▶ _READING TEXT_:
— BEGIN —

Wednesday, December 22, 2010

How To: Debug and log FAST Search for SharePoint pipeline extensibility stages with Visual Studio

One of the most powerful features with FAST Search for SharePoint is the ability to do work on the indexed data before it’s made searchable. This can include extracting location names from the documents being indexed or enriching the data from external sources by adding financial data to a customers CRM record based on a lookup key. Only your imagination limits the possibilities.
As the extensibility demo code seems to be missing from MSDN I decided to create a stage which counts the number of words in the crawled document. There is a special crawled property set which contains a field named “body” which contains the extracted text of the crawled item, “data” which is the binary content of the source document in base64 encoding, and “url” which is the link used when displaying results. My stage will use the body field.

First I created a new property set for the crawled property I will emit from my program. I could have used one of the existing ones, but I find it easier to have my custom properties in a separate location. I name the property set “mAdcOW” and assign it an arbitrary guid. You can get a GUID in PowerShell with the following command:


[guid]::NewGuid()

— END —

▶ _GIVEN PROBLEM 1_:
Answer these from the FAST Search post:
(a) Which field in the special crawled property set holds the extracted text of the crawled item?
(b) What name did the author give the new property set?
(c) What does the author's custom stage count?
▶ _GIVEN PROBLEM 2_: Quote the FAST Search post, starting with "As the extensibility" and going on through "[guid]::NewGuid()".
None of the data is needed for this work.

▶ _SOURCE DATA_:

— BEGIN —

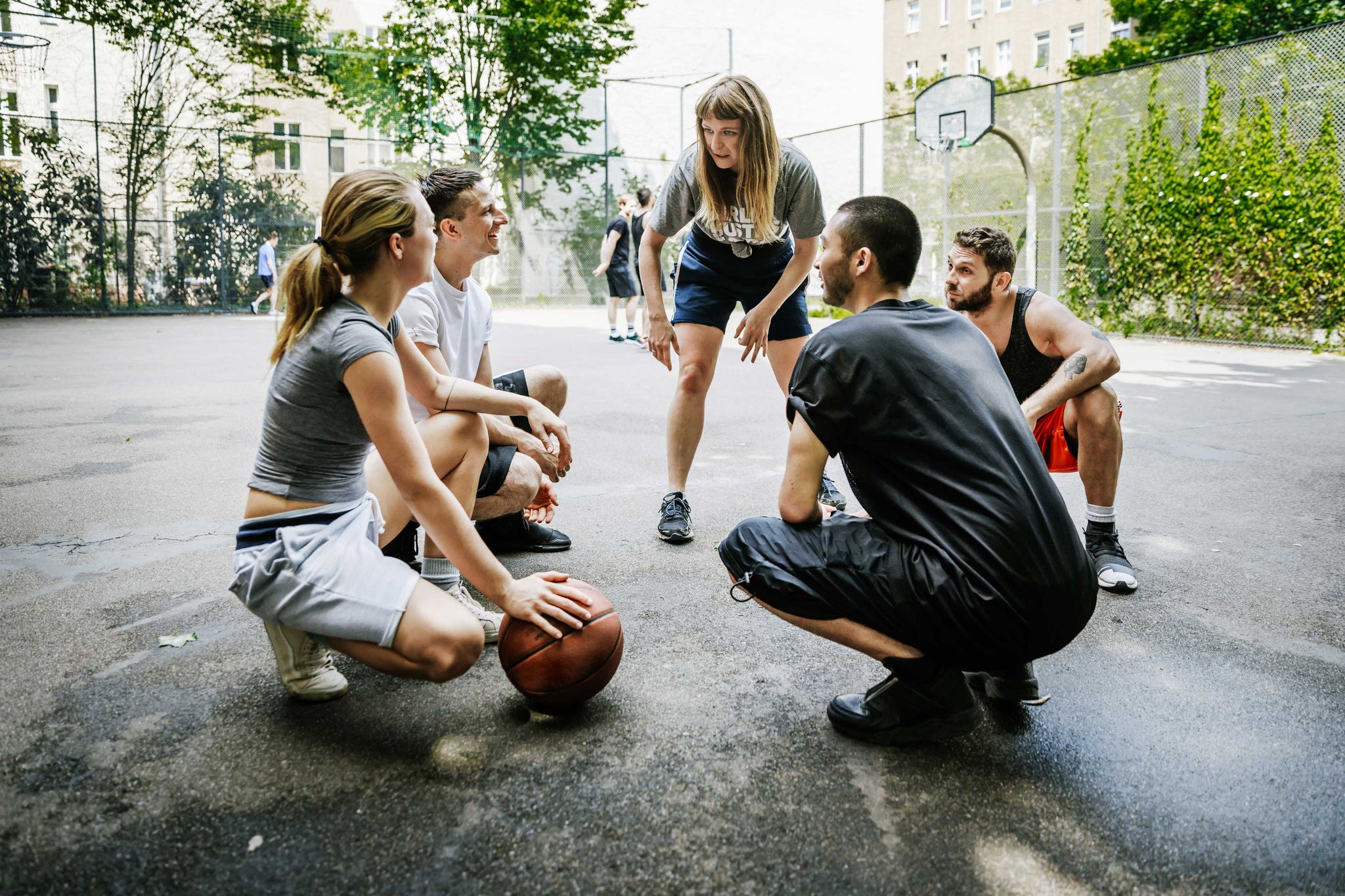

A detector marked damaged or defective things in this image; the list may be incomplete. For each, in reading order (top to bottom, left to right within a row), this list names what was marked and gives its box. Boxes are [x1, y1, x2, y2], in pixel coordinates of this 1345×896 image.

cracked pavement [0, 314, 1339, 891]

— END —

▶ _EXERCISE OUTPUT 1_:
(a) The "body" field.
(b) "mAdcOW".
(c) The number of words in the crawled document.

▶ _EXERCISE OUTPUT 2_:
As the extensibility demo code seems to be missing from MSDN I decided to create a stage which counts the number of words in the crawled document. There is a special crawled property set which contains a field named “body” which contains the extracted text of the crawled item, “data” which is the binary content of the source document in base64 encoding, and “url” which is the link used when displaying results. My stage will use the body field.

First I created a new property set for the crawled property I will emit from my program. I could have used one of the existing ones, but I find it easier to have my custom properties in a separate location. I name the property set “mAdcOW” and assign it an arbitrary guid. You can get a GUID in PowerShell with the following command:


[guid]::NewGuid()